The 1 MW Bloom Energy fuel cell will provide an estimated 8.3 million kilowatt-hours per year of clean, reliable electricity; powering a portion of the SV5 data center.
The fuel cell uses a proprietary solid oxide technology to generate electricity through a clean electrochemical process using air and fuel and resulting in only water and a small amount of carbon dioxide as by-products.

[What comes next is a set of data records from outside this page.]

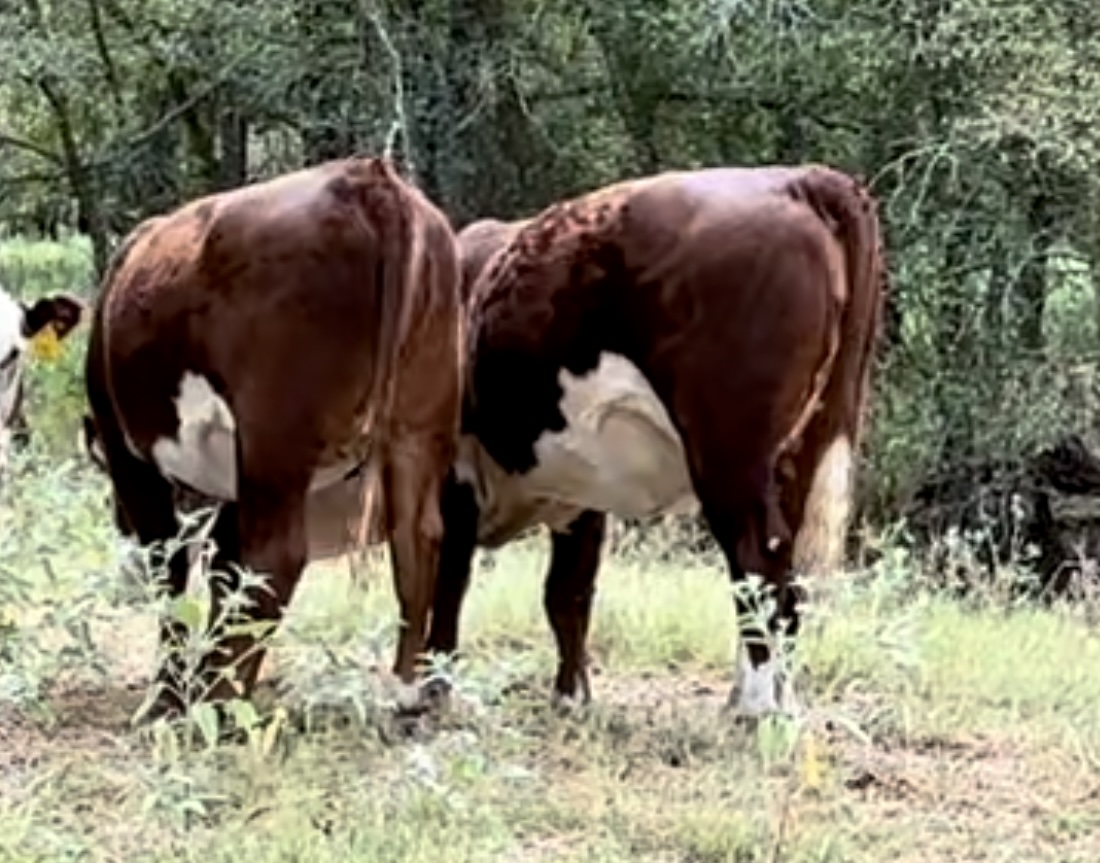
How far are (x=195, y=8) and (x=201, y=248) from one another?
624 cm

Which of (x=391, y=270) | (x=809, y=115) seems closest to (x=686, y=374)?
(x=391, y=270)

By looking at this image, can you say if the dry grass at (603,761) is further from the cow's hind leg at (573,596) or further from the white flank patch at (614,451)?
the white flank patch at (614,451)

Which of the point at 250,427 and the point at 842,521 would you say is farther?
the point at 842,521

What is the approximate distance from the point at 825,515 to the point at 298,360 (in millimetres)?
1445

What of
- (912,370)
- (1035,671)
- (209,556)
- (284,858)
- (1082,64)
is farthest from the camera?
(912,370)

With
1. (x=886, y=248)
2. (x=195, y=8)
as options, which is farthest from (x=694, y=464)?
(x=195, y=8)

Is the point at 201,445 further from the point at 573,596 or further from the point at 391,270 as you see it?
the point at 573,596

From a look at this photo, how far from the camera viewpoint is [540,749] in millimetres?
5406

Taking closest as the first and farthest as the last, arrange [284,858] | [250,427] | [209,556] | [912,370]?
[284,858], [250,427], [209,556], [912,370]

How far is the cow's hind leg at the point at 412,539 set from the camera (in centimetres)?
547

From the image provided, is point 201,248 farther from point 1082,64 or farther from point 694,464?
point 1082,64

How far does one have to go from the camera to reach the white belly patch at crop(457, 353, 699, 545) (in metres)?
5.68

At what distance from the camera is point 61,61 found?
38.8 feet

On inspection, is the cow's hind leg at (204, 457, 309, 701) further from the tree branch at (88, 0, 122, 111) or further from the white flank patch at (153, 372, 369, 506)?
the tree branch at (88, 0, 122, 111)
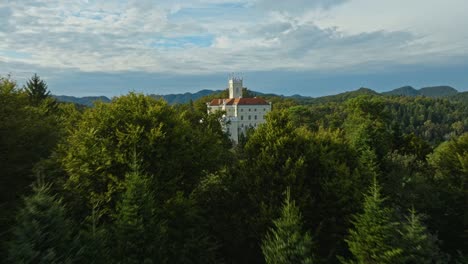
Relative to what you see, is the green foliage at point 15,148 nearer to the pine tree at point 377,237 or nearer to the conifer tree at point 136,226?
the conifer tree at point 136,226

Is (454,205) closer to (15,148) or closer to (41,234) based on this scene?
(41,234)

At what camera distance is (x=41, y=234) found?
43.3 ft

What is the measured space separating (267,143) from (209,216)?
6417 millimetres

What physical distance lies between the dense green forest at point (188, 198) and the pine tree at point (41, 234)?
0.13ft

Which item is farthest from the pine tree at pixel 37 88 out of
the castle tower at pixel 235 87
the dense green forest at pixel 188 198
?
the castle tower at pixel 235 87

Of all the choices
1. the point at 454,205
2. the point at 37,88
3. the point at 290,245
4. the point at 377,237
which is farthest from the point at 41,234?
the point at 37,88

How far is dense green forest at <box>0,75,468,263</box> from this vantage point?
1673 centimetres

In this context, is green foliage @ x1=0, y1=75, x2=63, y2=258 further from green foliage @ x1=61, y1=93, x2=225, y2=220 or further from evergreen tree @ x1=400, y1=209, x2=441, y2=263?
evergreen tree @ x1=400, y1=209, x2=441, y2=263

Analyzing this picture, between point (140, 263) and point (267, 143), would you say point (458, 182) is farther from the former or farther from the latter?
point (140, 263)

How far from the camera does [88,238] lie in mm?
15297

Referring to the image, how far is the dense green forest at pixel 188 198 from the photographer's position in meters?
16.7

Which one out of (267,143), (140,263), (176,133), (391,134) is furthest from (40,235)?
(391,134)

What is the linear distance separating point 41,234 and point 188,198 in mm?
10186

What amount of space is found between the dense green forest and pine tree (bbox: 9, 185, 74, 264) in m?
0.04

"Companies are increasingly turning to data center colocation services in order to interconnect with other businesses and they want to do this in an environmentally responsible way. By deploying Bloom Energy fuel cells, Equinix is taking a leadership position in sustainability. The clean and modular nature of Bloom's technology makes us uniquely suited to meet the growing demand for renewable power to support cutting edge IT infrastructure," said Peter Gross, vice president of mission critical systems, Bloom Energy.

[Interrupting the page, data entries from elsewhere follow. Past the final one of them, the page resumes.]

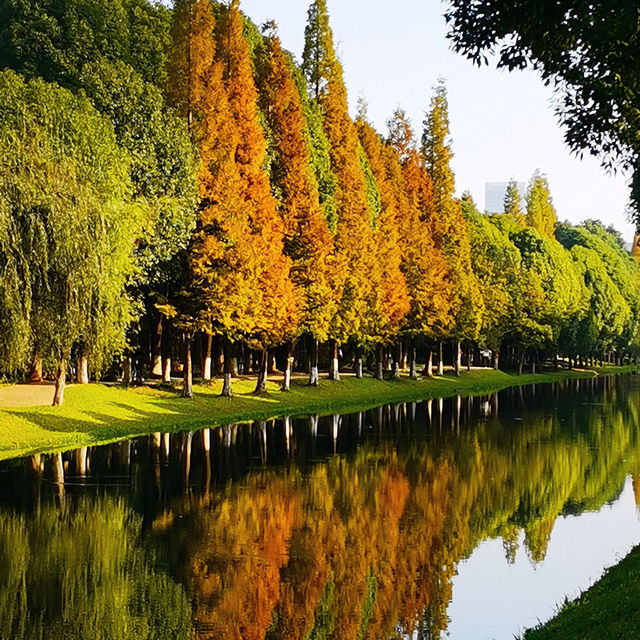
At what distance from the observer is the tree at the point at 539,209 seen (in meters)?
126

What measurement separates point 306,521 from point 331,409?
1237 inches

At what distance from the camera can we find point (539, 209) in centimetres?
12644

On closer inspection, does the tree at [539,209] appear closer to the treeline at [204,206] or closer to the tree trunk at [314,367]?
the treeline at [204,206]

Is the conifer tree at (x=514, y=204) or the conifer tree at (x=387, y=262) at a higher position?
the conifer tree at (x=514, y=204)

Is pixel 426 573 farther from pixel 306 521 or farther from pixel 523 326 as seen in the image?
pixel 523 326

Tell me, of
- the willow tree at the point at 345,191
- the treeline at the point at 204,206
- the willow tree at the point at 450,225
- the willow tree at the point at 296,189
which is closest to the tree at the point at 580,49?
the treeline at the point at 204,206

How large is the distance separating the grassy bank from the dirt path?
1.05 meters

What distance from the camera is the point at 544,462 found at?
32.0 metres

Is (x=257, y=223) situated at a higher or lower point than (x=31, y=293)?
higher

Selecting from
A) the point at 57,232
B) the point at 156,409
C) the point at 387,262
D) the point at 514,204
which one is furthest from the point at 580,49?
the point at 514,204

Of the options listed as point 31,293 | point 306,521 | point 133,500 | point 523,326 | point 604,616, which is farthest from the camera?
point 523,326

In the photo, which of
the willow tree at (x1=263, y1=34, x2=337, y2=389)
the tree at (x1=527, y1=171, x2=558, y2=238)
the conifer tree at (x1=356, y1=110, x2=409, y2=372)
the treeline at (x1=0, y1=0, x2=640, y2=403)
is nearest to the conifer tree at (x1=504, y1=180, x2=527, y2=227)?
the tree at (x1=527, y1=171, x2=558, y2=238)

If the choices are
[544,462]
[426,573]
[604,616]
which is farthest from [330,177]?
[604,616]

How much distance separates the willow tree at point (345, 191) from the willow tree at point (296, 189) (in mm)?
4141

The installation utilizes no combustion and is associated with a 15% carbon dioxide reduction over the local PG&E grid or at least 1.6 million pounds of avoided CO2 emissions from the California grid and that is before the use of biogas.
Using 100% biogas to fuel the system will result 1 MW of 100% renewable energy; biogas is methane gas captured from decomposing organic matter such as that from landfills or animal waste. By using biogas Equinix avoids the use of natural gas—a fossil fuel.
SOx (sulfur oxides), NOx (nitrogen oxides) and other harmful smog-forming particulate emissions are virtually eliminated with the use of Bloom Energy fuel cells, and because 1 MW of demand at a local gas or coal-fired power plant is avoided, fuel cells are also associated with significant indirect water savings.
The project also includes uninterruptible power modules that are configured to protect a portion of the data center's energy load from electrical outages, reducing reliance on traditional back-up equipment.
Today, Equinix gets approximately 30% of its global energy from clean, renewable sources. Over time, Equinix plans to deliver on its long-term goal of using 100% clean and renewable energy by using a variety of mechanisms including fuel cells or solar panels, power purchase agreements, utility renewable energy programs, renewable energy credits and carbon offsets.